• Richiesta scritta 1
Puoi aggiornare il brano sulla sentenza della Corte costituzionale riscrivendone la parte che comincia con "Corte costituzionale, 20" e termina dopo "regionale del Lazio.", con "termine ultimo" al posto di "termine finale"?

• Brano estratto
▽

Corte costituzionale, 20 novembre 2002, n.466
E’ illegittimo l’art.3, comma 7, della legge 31 luglio 1997, n.249, nella parte in cui non prevede la fissazione di un termine finale certo, e non prorogabile, entro il quale i programmi, irradiati dalle emittenti eccedenti i limiti di cui al comma 6 dello stesso art.3, devono essere trasmessi esclusivamente via satellite o via cavo.
Giudizio di legittimità costituzionale dell’art.2, comma 6, e dell’art.3, commi 6 e 7 della legge 31 luglio 1997, n.249 (Istituzione dell’Autorità per le garanzie nelle comunicazioni e norme sui sistemi delle telecomunicazioni e radiotelevisivo), promosso con ordinanza dal Tribunale amministrativo regionale del Lazio.
Il Tribunale amministrativo regionale del Lazio ha sollevato questione di legittimità costituzionale dell’art.2, comma 6, e dell’art.3, commi 6 e 7, della legge 31 luglio 1997, n.249, nella parte in cui demandano all’Autorità per le garanzie nelle comunicazioni di stabilire un periodo transitorio nel quale non viene applicato il limite imposto ad uno stesso soggetto di irradiare più del 20% dei programmi televisivi su frequenze terrestri in ambito nazionale (art.2, comma 6), e nella parte in cui consentono l’esercizio delle reti eccedenti, successivamente alla data del 31 dicembre 2003, ‘a condizione che le trasmissioni siano effettuate contemporaneamente su frequenze terrestri e via satellite o via cavo’ (art.3, comma 6), nonché ‘esclusivamente via cavo o via satellite’ dopo lo spirare del termine che l’Autorità avrebbe indicato (art.3, comma 7). Secondo il ricorrente, le norme impugnate, anziché sancire il definitivo superamento del precedente assetto normativo dichiarato incostituzionale dalla Corte costituzionale con la sentenza n.420 del 1994, rinvierebbero ad una data imprecisata l’efficacia dei limiti anticoncentrativi previsti dalla stessa legge n.249 del 1997, con violazione del principio di ragionevolezza (art.3, Cost.), dei principi del pluralismo nella manifestazione del pensiero (art.21, Cost.), della libertà di iniziativa economica (art.41, Cost.), nonché del giudicato costituzionale (art.136, Cost.).

△

• Richiesta scritta 2
Quante righe delle voci qui sotto contengono la stringa "body"? Indica soltanto il numero.

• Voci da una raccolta
▽

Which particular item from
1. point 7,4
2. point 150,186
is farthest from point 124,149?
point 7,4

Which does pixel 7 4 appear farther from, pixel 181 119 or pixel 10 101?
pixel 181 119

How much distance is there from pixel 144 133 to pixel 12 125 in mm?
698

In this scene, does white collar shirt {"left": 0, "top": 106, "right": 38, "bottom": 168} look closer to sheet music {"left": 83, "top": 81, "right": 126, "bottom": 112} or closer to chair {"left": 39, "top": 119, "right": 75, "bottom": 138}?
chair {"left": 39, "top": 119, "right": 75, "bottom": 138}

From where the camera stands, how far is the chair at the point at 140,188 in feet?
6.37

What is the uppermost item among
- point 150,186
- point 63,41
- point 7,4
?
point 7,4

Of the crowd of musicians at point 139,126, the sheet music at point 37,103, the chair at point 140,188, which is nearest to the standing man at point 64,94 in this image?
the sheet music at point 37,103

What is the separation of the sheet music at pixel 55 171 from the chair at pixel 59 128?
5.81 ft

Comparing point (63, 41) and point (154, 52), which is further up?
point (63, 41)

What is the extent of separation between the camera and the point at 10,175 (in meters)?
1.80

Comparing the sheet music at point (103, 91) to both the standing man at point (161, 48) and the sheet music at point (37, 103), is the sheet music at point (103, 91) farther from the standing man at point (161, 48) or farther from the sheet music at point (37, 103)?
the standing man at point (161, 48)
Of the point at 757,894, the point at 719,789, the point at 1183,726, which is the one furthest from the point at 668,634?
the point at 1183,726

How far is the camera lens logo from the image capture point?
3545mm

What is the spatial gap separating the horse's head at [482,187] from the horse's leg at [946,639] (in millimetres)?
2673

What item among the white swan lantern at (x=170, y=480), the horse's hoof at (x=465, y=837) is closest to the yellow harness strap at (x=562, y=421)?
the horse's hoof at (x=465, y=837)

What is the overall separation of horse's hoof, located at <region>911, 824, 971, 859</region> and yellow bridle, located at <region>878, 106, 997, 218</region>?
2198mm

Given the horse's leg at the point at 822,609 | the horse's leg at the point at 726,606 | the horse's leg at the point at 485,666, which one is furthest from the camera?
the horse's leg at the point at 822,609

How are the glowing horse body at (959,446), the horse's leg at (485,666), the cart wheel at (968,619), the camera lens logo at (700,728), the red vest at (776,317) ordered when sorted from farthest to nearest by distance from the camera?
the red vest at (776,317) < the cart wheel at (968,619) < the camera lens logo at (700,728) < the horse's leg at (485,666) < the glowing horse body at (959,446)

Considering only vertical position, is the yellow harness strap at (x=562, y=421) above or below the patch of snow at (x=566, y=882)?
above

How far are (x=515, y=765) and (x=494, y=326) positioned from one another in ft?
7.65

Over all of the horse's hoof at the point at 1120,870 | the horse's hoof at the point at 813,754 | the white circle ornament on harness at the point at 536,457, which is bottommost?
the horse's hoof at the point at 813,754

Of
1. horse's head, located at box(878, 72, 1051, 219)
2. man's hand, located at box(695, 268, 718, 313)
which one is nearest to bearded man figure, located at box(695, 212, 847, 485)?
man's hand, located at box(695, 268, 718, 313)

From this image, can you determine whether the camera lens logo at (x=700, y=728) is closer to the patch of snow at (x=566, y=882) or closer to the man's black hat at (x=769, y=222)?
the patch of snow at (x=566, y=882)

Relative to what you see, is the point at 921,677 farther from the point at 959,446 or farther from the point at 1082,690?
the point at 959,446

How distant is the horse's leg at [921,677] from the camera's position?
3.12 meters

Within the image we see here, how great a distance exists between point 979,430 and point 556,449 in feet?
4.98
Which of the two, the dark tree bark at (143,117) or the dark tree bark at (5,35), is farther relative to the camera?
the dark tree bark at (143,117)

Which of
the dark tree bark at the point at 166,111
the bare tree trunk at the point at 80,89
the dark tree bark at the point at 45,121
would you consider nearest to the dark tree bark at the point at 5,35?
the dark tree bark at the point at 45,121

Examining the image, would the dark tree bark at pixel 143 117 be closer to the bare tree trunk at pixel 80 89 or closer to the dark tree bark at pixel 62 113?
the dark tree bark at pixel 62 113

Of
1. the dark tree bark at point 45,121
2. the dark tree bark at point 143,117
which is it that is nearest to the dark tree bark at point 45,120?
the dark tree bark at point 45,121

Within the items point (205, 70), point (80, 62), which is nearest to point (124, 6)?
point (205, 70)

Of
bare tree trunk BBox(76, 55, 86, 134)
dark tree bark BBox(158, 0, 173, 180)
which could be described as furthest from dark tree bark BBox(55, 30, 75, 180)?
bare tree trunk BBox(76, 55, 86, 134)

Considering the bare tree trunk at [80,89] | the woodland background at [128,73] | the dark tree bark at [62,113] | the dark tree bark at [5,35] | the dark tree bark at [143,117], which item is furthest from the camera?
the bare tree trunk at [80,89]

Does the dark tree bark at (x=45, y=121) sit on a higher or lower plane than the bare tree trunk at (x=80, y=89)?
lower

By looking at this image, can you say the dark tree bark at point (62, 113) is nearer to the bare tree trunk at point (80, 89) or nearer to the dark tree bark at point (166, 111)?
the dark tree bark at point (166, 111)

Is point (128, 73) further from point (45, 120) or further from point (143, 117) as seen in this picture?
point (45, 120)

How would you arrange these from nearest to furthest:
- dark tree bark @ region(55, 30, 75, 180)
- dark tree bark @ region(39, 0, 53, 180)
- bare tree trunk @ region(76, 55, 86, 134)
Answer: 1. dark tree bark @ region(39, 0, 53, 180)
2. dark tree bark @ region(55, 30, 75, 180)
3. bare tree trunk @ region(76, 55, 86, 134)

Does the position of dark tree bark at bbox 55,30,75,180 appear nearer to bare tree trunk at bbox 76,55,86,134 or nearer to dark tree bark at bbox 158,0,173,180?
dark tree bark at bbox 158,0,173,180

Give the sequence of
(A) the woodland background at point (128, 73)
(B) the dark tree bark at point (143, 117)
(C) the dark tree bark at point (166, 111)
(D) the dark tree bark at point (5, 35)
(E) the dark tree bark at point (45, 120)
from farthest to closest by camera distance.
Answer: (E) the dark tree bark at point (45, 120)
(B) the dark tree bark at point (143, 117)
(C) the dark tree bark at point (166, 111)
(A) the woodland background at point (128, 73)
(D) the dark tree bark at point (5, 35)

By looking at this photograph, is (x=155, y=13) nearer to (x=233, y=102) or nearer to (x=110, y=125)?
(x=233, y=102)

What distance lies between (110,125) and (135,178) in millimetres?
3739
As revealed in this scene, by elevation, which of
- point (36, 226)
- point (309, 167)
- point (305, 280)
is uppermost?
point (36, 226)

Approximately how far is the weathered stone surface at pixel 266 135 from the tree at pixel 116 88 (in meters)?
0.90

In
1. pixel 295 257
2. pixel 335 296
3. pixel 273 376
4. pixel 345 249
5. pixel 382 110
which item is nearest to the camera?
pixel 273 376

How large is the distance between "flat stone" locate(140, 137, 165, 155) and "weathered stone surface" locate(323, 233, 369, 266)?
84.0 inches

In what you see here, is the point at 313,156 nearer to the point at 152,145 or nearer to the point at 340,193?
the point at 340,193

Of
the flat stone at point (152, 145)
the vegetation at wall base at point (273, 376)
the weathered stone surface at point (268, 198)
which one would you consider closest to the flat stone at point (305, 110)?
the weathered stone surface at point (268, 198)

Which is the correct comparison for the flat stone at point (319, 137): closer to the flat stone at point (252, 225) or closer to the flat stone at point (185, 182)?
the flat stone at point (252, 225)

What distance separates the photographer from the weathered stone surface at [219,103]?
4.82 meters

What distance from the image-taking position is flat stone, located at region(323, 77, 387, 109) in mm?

△

• Risposta 1
Corte costituzionale, 20 novembre 2002, n.466
E’ illegittimo l’art.3, comma 7, della legge 31 luglio 1997, n.249, nella parte in cui non prevede la fissazione di un termine ultimo certo, e non prorogabile, entro il quale i programmi, irradiati dalle emittenti eccedenti i limiti di cui al comma 6 dello stesso art.3, devono essere trasmessi esclusivamente via satellite o via cavo.
Giudizio di legittimità costituzionale dell’art.2, comma 6, e dell’art.3, commi 6 e 7 della legge 31 luglio 1997, n.249 (Istituzione dell’Autorità per le garanzie nelle comunicazioni e norme sui sistemi delle telecomunicazioni e radiotelevisivo), promosso con ordinanza dal Tribunale amministrativo regionale del Lazio.

• Risposta 2
2